It is not surprising but it is deeply depressing that the Trump administration is reviving the “global gag rule” — so called because it bans U.S. financial assistance to non-governmental healthcare organizations in foreign countries if they provide abortions or even utter the word to their patients in counseling them or referring them elsewhere.
The rule was first put into place during the Reagan administration and since then has been repealed and revived alternately by Democratic and Republican administrations, including President Obama’s.
The rule was bad enough in its earlier form, when it barred aid to family planning organizations that offered abortion or abortion counseling. The last time it was in place, during the George W. Bush administration, family planning organizations receiving $600 million in funding were affected.
But the new Trump administration incarnation of the rule is far more expansive. Instead of applying specifically to family planing programs, it will now cover approximately $8.8 billion in funds given out to healthcare providers of all sorts through the Department of State, the U.S. Agency for International Development, and the Department of Defense. Healthcare providers overseas working in HIV/AIDS, maternal and child health, malaria, global health security and other fields will be required to sign on the agreement. And many of those providers also offer abortion or abortion counseling.
The rule creates particular problems for healthcare providers treating people with HIV and AIDS. Signing the agreement would mean, for example, never being able to give a pregnant woman infected with HIV counseling on abortion.
State Department officials say that the gag rule is necessary to ensure that U.S. tax dollars do not support foreign organizations that “perform or actively promote abortion as a method of family planning.”
But there is already a law in place that prohibits the use of U.S. funds for abortions. So the gag rule is not necessary for that. It’s just a way to pressure — and ultimately punish — organizations that provide abortions or abortion counseling.
What’s worse is that the rule threatens to cripple the provision of all kinds of healthcare to underserved, wretchedly poor parts of the world. Most of the current funding for HIV and AIDS assistance as well as maternal care and family planning goes to about about 30 African countries.
For healthcare organizations to stop providing abortions would be neither easy nor the right thing to do. In many places, one clinic serves multiple functions — taking care of women and children, treating HIV, testing for sexually transmitted diseases, offering family planning and contraceptives and sometimes abortions or abortion counseling — all extremely important functions.
In some countries, particularly in Africa, a legal abortion can mean life or death for a young woman who gets pregnant unintentionally. If she can’t get a legal and safe abortion, she may opt for an illegal and dangerous one. In the case of an unmarried female, she may have to face the wrath of her family. Although State Department officials say that an abortion referral in the case of rape, incest, or to save the life of the woman is exempted from the rule, many providers are expected to refuse to sign on to an agreement that will generally restrict them from offering abortion services to those who need them.

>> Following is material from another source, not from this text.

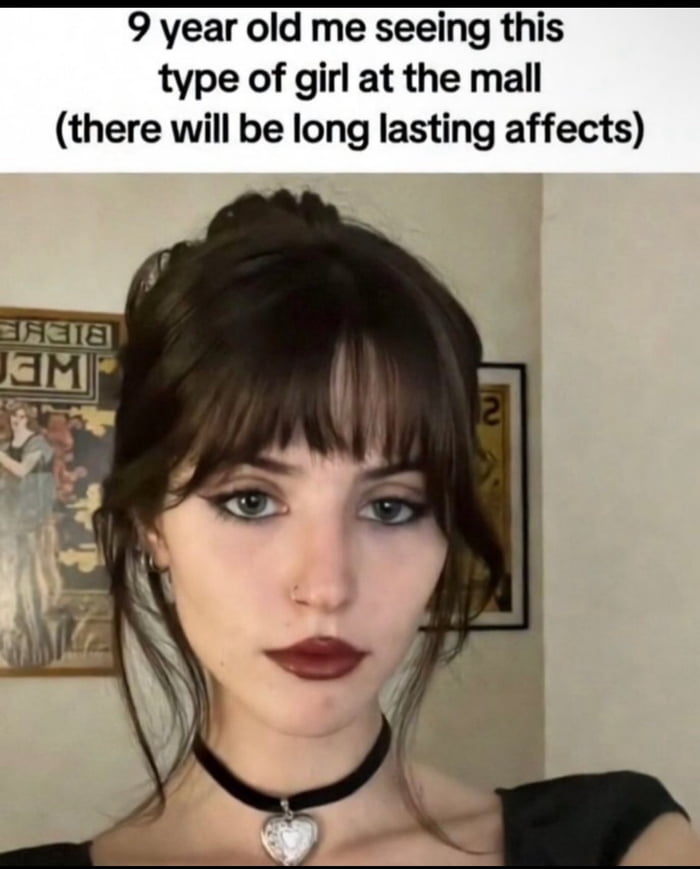 This meme consists of a top text caption placed above a selfie of a young woman with an alternative/goth aesthetic: she has dark brown hair with bangs styled in a half-updo, dark winged eyeliner, deep burgundy lipstick, a nose piercing, and wears a black velvet choker with a silver heart pendant. The text at the top reads "9 year old me seeing this type of girl at the mall (there will be long lasting affects)". The joke is relatable to many millennial and Gen Z people, referencing the formative, long-term impact that encountering cool alternative subculture figures in public as a child had on their later style preferences, identity, or early crush experiences.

So providers are faced with a horrible choice: either refuse to provide patients with necessary information or important reproductive rights services or sacrifice desperately needed funding from the U.S.
The State Department says that if current recipients of U.S. funding decline to take take any further aid because of the new policy, it will find other organizations to provide the non-abortion-related healthcare services. But healthcare advocates say it won’t be easy to find other providers in the developing world to pick up the slack.
In the end, it’s possible that this anti-abortion policy will result in more abortions, not fewer. Stanford University researchers found that abortions significantly increased in Africa when the gag rule was in effect during the George W. Bush administration, perhaps because of lost funding for programs offering contraceptives and family planning counseling.
The global gag rule will hamper the delivery of desperately needed healthcare in the developing world. If the administration truly cares about protecting life, it should scrap this policy immediately.